[Work required] Write the listing out again in full. Every character must match.

[Recorded information]

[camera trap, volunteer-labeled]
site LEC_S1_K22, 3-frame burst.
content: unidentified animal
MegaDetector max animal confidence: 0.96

[Output of the task]
[camera trap, volunteer-labeled]
site LEC_S1_K22, 3-frame burst.
content: unidentified animal
MegaDetector max animal confidence: 0.96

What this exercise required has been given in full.